When I first heard about the One-Star Reviews movement, I immediately began to think of bad things that I found merit in. This wasn’t a hard task — my favorite “getting to know someone” question is “what do your friends with ‘good taste’ hate that you like?” My answer is frozen vegetables straight from the bag.
So I began to make a list. I thought of chip crumbs and the kind of signature you get when your pen runs out of ink. The “buffering” symbol and mint flavored toothpicks. Finally I settled on something: these gloves that they sell in bins at Target. I began to write my post, constructing a persona that was a little bit like me but more so not. She was … more gregarious I’d say? I guess she’s still being built. But then I stopped — the words were flowing and I was having a blast, but I couldn’t finish; I still haven’t posted my response in the subreddit. Every day I think maybe I’ll do it, and then find an excuse to put it off a little longer as I read through new posts. I think maybe I’m saving it for a really rainy day because it’ll give me an excuse to do something creative. Since I began to understand the implications that starting on social media and the internet so early will have on the rest of my life (helllooooo Instagram addiction), I’ve been worried I’ve been losing creative parts of myself that are now taken up with scrolling through feeds and reading celebrity gossip as it happens. E-Lit has — and is — showing me a way to still hone my creativity while not sacrificing involvement in these platforms. I really cherish it. There’s also the possibility that I’m nervous to publish on a platform that I’m new to. I respect the authors and their creativity and am not quite sure how to jump in.

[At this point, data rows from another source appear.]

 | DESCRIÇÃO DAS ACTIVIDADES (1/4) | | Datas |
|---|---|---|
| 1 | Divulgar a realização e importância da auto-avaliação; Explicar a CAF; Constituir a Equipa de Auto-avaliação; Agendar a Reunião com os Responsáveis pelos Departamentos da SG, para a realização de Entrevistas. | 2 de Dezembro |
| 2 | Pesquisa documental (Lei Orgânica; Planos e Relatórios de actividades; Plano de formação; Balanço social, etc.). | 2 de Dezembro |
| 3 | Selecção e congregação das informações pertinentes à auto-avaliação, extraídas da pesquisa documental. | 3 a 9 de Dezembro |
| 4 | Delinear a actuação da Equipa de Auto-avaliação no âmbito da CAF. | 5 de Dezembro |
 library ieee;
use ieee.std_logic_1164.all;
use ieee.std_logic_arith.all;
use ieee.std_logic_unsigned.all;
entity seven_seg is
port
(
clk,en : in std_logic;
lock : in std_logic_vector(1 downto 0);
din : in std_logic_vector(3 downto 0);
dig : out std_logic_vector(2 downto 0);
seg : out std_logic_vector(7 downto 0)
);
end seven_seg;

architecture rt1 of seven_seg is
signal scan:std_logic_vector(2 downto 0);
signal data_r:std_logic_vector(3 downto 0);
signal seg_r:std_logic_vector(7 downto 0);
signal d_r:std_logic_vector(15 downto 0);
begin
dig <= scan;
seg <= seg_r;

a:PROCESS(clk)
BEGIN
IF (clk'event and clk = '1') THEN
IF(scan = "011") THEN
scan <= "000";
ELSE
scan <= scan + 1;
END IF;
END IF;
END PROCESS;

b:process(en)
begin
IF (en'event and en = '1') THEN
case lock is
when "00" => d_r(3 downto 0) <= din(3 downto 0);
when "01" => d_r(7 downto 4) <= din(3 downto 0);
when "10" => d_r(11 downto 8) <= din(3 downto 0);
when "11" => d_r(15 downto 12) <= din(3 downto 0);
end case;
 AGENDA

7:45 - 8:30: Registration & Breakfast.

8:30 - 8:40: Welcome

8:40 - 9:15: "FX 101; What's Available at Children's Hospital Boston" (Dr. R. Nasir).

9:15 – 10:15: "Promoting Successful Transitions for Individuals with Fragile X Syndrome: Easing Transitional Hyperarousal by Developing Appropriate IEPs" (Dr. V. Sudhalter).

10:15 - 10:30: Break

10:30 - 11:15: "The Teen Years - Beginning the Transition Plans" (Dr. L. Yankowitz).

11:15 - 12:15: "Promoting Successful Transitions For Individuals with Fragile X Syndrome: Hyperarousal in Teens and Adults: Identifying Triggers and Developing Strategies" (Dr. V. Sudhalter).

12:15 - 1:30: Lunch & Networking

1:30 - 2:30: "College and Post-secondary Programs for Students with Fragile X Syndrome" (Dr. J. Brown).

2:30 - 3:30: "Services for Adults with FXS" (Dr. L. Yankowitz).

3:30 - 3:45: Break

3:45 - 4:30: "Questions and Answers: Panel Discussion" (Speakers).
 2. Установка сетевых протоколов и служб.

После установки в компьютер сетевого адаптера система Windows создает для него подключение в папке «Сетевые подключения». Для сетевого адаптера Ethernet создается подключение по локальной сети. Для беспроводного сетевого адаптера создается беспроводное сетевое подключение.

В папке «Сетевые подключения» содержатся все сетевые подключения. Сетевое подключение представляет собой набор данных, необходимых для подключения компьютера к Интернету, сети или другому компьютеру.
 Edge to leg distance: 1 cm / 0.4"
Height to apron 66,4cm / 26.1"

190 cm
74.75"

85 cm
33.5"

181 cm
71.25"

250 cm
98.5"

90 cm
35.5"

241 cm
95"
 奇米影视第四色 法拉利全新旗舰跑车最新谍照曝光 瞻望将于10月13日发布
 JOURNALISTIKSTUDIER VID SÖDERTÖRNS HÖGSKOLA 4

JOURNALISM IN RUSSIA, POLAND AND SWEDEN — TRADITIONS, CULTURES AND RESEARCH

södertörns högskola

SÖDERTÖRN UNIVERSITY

When I first read through the posts already uploaded on the One-Star Reviews subreddit I laughed, and I became a little more convinced of value in the often un-loveable. When someone next to me in class also started to laugh while reading the reviews and we began to chat about them I was even more convinced. Basically, we’re using the internet to find possibly-fake value in real life things. And that’s so neat.
We often utilize e-lit to tackle tough subjects traditional literature wouldn’t allow an ideal platform for (i.e. the problem with celebrity, filter bubbles, growing up on a computer), here I see it working in a new light for the first time, bringing people together in real time and making them (literally) laugh out loud.
I love #e-lit, catch me on the next Netprov.